#### WHAT THIS TASK INVOLVES
Go through the data and copy every line in which "site" appears.

#### ENTRIES PROVIDED
● ● ● ● ● ● ●

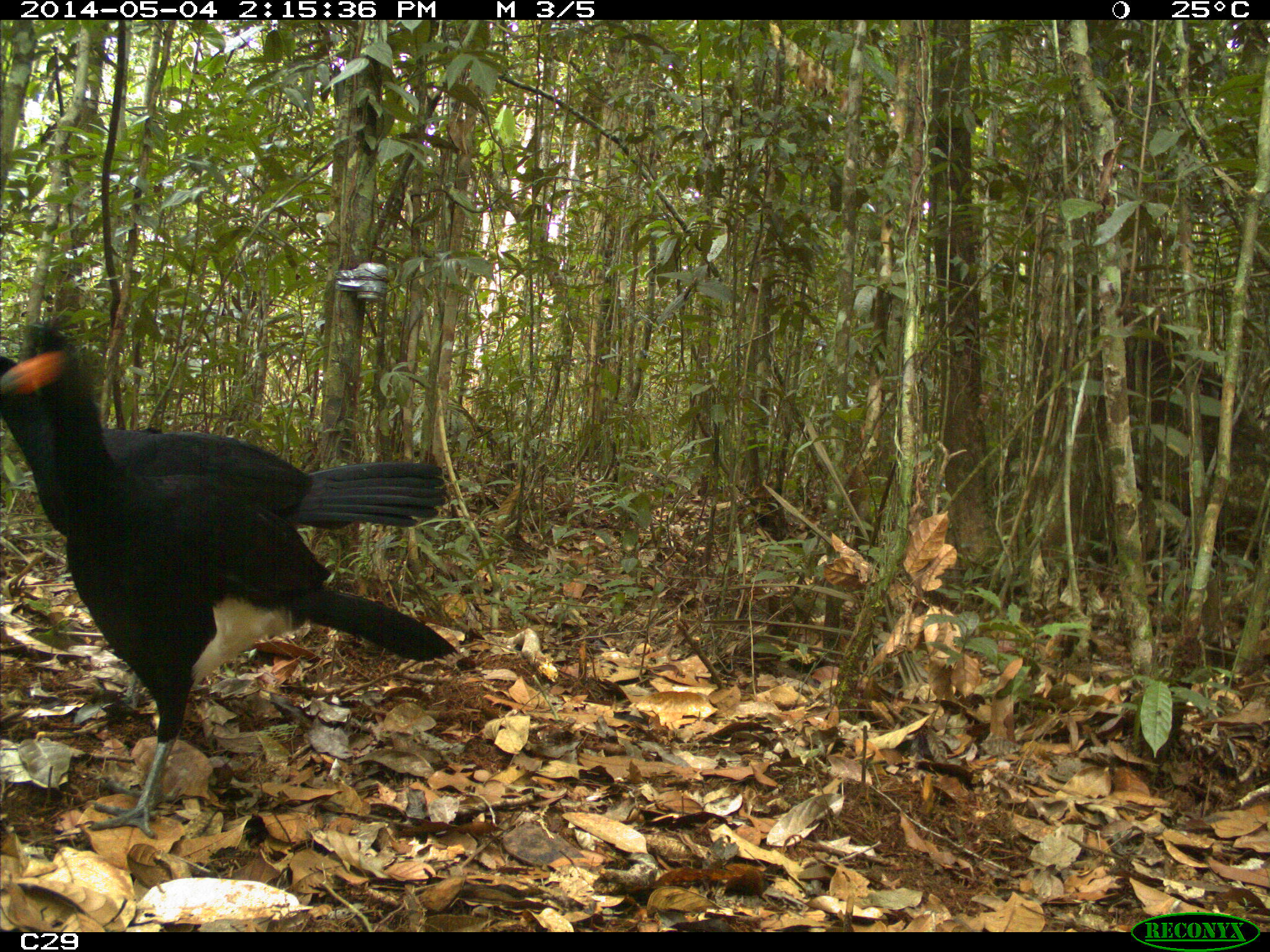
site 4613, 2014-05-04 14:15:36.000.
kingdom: Animalia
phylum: Chordata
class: Aves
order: Galliformes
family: Cracidae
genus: Crax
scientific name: Crax alector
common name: black curassow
Crax alector (black curassow), count 2, age adult, sex female.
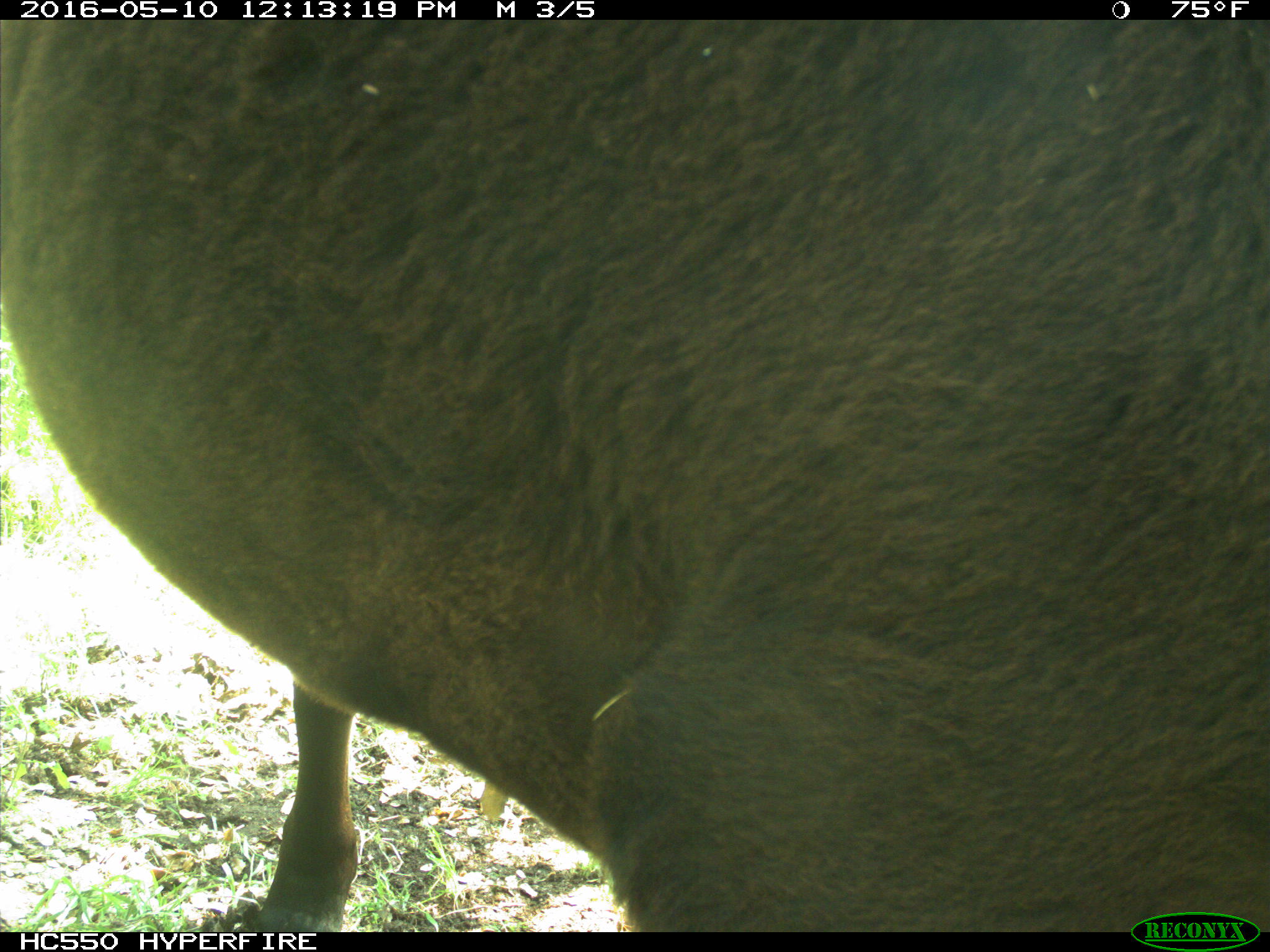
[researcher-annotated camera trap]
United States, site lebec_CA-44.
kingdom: Animalia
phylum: Chordata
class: Mammalia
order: Artiodactyla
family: Bovidae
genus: Bos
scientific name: Bos taurus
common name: domestic cow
Bos taurus (domestic cow).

● ● ● ● ● ● ●

#### WRITTEN RESPONSE
site 4613, 2014-05-04 14:15:36.000.
United States, site lebec_CA-44.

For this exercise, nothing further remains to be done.